Cardima entered into a secured loan agreement with Agility Capital in May for Agility to fund $300,000 of the loan at closing. To secure its obligations, Cardima granted Agility a security interest in substantially all of its assets, including its intellectual property. Agility, according to its web site, provided a total loan of $1.5 million to Cardima, structured as a tiered bridge facility. The agreement provided that the company would pay Agility an "exit fee" upon default, and certain other expenses and fees. The exit fee was set at $450,000, based on the amount of loans outstanding. Cardima said that Agility's letter, dated June 16, demanded all amounts outstanding due immediately. Agility also froze the company's bank accounts, containing about $350,000, and Agility said it would not fund further loans to the company.

The company said that its interim CFO and secretary, Barry Michaels, had resigned and that its board had appointed Gabriel Vegh, chairman and CEO, to the additional positions of acting CFO and secretary.

In late 2004, Cardima reported a placement to accredited investors raising net proceeds of $4.1 million. It had revenues in 2004 of $2.4 million with a net loss of $9.7 million. Revenues were $2.2 million in 2003 and 2002. The company's cumulative net loss for those two years was $25.8 million. In 2004, it employed about 54.

Cardima has developed the Revelation Tx, Revelation T-Flex and Revelation Helix linear ablation microcatheters, the Naviport deflectable guiding catheters, and the Intellitemp energy management system for the minimally invasive treatment of AF. These systems have received CE-mark approval for European marketing. The company also has developed and obtained FDA approval for its Surgical Ablation System, which targets market application by cardiac surgeons to ablate cardiac tissue during heart surgery using radio frequency energy.

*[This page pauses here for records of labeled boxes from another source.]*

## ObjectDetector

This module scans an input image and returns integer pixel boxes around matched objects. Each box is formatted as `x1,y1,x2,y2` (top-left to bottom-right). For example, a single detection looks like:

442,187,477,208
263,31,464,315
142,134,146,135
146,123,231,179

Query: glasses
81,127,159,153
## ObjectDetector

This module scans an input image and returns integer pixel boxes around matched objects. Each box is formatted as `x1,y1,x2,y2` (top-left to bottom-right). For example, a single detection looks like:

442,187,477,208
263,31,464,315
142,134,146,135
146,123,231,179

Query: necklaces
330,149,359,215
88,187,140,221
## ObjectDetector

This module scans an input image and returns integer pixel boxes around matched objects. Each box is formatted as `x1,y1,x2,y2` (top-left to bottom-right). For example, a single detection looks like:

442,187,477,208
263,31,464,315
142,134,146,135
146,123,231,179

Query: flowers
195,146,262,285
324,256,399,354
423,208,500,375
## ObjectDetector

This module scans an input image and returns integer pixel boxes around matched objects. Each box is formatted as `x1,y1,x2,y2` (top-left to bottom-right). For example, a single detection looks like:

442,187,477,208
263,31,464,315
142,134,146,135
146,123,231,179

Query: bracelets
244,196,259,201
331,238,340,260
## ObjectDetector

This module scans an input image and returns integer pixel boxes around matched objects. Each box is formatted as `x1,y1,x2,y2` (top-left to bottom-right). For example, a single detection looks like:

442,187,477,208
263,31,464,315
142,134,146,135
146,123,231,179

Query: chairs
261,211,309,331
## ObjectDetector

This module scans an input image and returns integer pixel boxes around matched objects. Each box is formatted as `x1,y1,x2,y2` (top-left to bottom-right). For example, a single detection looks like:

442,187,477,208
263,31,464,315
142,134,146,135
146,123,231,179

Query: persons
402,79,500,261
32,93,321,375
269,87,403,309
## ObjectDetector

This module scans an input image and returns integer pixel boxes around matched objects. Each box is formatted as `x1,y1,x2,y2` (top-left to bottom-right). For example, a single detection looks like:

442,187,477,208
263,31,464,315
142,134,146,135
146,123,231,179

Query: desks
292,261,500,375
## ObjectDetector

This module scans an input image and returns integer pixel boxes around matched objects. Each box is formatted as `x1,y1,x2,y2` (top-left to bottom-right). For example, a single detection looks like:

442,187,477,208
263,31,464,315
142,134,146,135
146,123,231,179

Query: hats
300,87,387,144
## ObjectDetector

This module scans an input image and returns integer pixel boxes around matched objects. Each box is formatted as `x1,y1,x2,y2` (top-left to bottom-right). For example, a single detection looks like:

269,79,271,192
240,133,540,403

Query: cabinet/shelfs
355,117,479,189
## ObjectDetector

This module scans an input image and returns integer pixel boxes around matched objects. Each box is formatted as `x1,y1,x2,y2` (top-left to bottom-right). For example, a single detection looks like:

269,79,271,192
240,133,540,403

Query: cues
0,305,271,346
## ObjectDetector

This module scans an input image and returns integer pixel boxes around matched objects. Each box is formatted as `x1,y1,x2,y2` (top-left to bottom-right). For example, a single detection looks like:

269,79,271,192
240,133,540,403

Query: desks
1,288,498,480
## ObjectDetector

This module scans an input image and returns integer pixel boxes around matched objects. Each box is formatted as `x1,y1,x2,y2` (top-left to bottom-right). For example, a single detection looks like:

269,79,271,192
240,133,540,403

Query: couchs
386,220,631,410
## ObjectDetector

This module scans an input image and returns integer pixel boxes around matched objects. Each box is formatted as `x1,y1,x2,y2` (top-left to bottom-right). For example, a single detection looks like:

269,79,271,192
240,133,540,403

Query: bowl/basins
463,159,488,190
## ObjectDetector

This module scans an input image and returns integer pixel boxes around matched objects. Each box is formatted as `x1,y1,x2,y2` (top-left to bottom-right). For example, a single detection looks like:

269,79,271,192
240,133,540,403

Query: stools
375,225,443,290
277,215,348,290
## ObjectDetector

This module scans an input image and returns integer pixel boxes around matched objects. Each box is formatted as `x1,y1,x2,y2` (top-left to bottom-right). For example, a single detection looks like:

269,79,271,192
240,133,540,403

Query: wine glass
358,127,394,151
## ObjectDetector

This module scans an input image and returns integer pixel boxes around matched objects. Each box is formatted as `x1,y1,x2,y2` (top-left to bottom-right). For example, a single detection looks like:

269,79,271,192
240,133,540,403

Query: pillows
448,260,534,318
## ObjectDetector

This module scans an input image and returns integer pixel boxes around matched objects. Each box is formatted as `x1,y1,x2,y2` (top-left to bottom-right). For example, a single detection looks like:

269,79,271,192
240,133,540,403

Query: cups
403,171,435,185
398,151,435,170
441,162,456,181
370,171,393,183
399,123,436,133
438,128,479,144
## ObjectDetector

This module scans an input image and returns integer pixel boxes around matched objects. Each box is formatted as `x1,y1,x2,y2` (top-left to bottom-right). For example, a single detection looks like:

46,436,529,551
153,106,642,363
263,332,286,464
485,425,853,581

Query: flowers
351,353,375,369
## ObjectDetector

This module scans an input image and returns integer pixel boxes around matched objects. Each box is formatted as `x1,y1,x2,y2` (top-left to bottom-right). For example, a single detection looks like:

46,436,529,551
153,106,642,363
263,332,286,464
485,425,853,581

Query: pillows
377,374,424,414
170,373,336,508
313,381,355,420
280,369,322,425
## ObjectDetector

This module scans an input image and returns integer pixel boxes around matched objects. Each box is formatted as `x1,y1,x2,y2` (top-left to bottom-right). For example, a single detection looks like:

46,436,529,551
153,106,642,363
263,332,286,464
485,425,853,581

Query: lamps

Somewhat more than a year ago, Cardima received notification from the FDA that its premarket approval application for the Revelation Tx Microcatheter system was "not approvable." Most recently, it reported that it had met with the agency and that the FDA repeated the necessity of the company conducting an additional randomized trial to demonstrate the effectiveness of the Revelation TX system used to treat AF.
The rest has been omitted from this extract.